EXCERPT PROVIDED:
▼

Applying hybrid evolutionary algorithms to deformable image registration of 3D medical images using common B-spline-based transformation models

Abstract

Deformable Image Registration (DIR) is a medical imaging process involving the spatial alignment of two or more images using a transformation model that can account for non-rigid deformations. B-spline-based transformation models have emerged as a common approach to express such spatial alignments. However, without additional measures, their flexibility can lead to physically implausible deformations. This flexibility has motivated the inclusion of penalty terms to improve the smoothness and regularity of the transformation. Determining an appropriate weight for this penalty term is difficult, as each registration problem requires a different trade-off between this penalty term and the quality of the transformed image.

Gradient-based methods are commonly used as optimization methods in medical image registration toolboxes due to their computational efficiency and fast convergence rates. However, due to their gradient-based approach, they may converge prematurely in local minima. In this thesis, we investigate the efficacy of a gradient-less alternative: the Real-Valued Gene-pool Optimal Mixing Evolutionary Algorithm (RV-GOMEA), a population-based method that can exploit the problem structure of optimization problems through explicit mappings of dependencies between problem variables. To improve the computational efficiency of RV-GOMEA when applied to DIR, we show how to apply partial evaluations for common image similarity metrics and penalty terms when using B-spline-based transformation models.

We test RV-GOMEA on a synthetic registration problem to better understand its performance in the context of DIR. Based on our findings, we propose several methods that hybridize RV-GOMEA with a gradient-based method and impose specific constraints on the B-spline-based transformation model. We validate the performance of these methods on clinical registration problems and find that RV-GOMEA with a gradient-based local search operator can provide significant benefits over purely gradient-based methods for DIR problems. Additionally, placing specific constraints on the transformation model can increase the regularity of transformations without requiring a penalty term.

▲

THE DATA:
▼

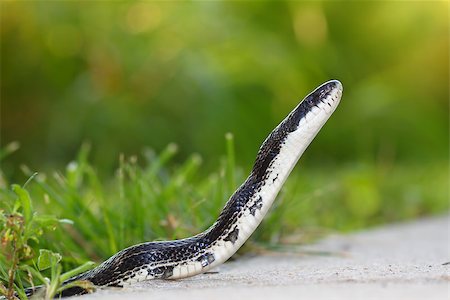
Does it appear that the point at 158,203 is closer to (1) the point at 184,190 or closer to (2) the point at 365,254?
(1) the point at 184,190

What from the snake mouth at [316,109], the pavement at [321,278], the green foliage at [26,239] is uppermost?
the snake mouth at [316,109]

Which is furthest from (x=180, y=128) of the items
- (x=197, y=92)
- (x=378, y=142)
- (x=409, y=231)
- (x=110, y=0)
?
(x=409, y=231)

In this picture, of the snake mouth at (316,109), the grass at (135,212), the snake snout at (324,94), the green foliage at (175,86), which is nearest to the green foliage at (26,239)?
the grass at (135,212)

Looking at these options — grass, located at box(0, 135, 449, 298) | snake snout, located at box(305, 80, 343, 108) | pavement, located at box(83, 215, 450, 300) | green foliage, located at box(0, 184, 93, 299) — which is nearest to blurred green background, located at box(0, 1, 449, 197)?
grass, located at box(0, 135, 449, 298)

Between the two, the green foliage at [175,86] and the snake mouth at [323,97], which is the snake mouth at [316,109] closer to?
the snake mouth at [323,97]

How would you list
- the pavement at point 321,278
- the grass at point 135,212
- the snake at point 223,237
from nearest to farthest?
A: 1. the pavement at point 321,278
2. the snake at point 223,237
3. the grass at point 135,212

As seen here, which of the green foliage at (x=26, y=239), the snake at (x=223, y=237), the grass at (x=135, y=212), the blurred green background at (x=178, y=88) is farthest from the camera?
the blurred green background at (x=178, y=88)

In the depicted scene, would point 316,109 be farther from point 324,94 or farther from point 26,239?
point 26,239
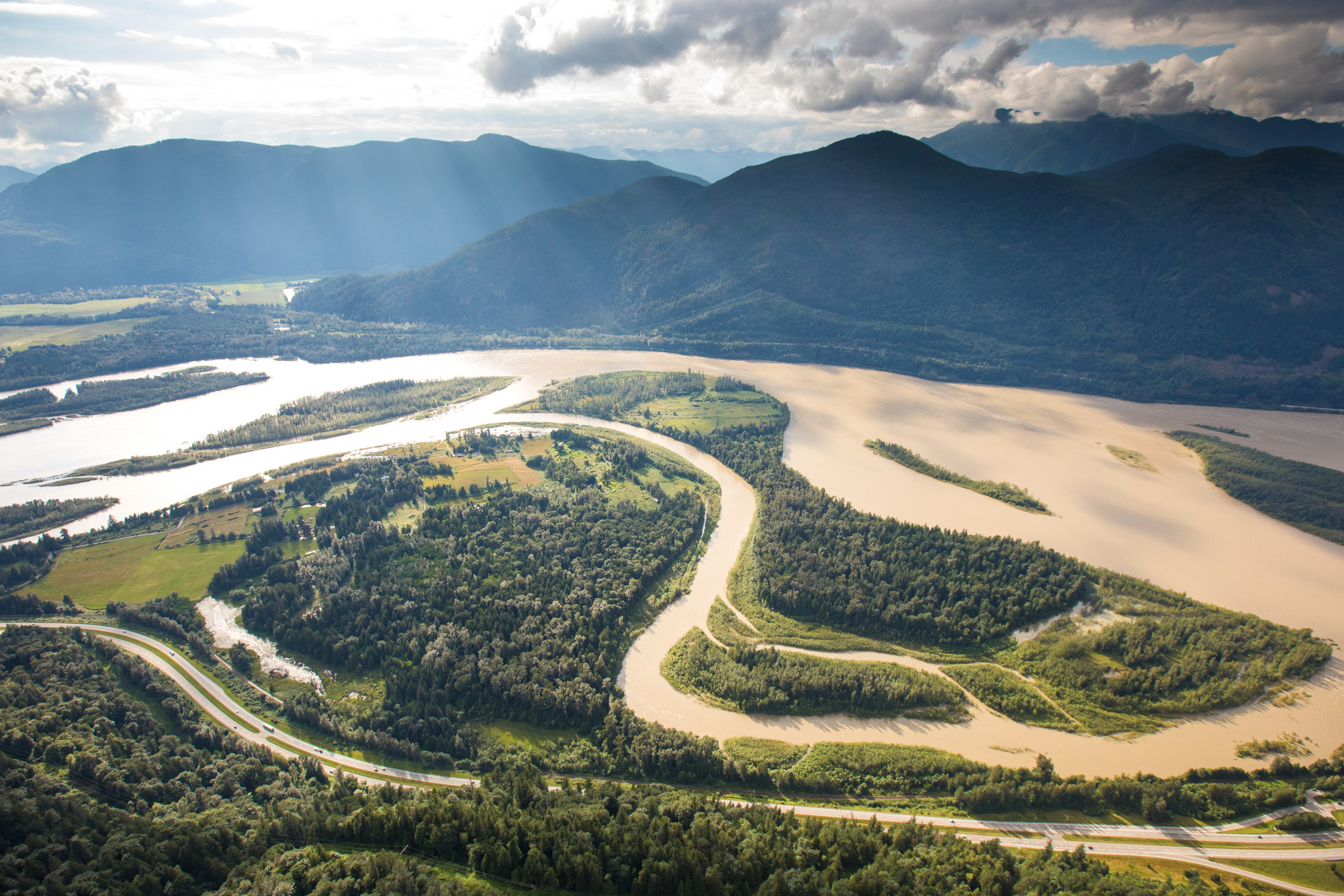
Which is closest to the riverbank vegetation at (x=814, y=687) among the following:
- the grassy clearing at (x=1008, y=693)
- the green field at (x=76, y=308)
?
the grassy clearing at (x=1008, y=693)

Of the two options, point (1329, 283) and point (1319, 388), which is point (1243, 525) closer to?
point (1319, 388)

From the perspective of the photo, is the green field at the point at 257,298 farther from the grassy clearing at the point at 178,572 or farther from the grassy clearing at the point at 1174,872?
the grassy clearing at the point at 1174,872

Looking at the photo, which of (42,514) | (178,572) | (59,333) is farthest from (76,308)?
(178,572)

▲

Reproduce word for word the part of the thesis abstract on evolutionary algorithms for medical image registration that opens with the words containing "Gradient-based methods are" and closes with "B-spline-based transformation models.".

WRITTEN RESPONSE:
Gradient-based methods are commonly used as optimization methods in medical image registration toolboxes due to their computational efficiency and fast convergence rates. However, due to their gradient-based approach, they may converge prematurely in local minima. In this thesis, we investigate the efficacy of a gradient-less alternative: the Real-Valued Gene-pool Optimal Mixing Evolutionary Algorithm (RV-GOMEA), a population-based method that can exploit the problem structure of optimization problems through explicit mappings of dependencies between problem variables. To improve the computational efficiency of RV-GOMEA when applied to DIR, we show how to apply partial evaluations for common image similarity metrics and penalty terms when using B-spline-based transformation models.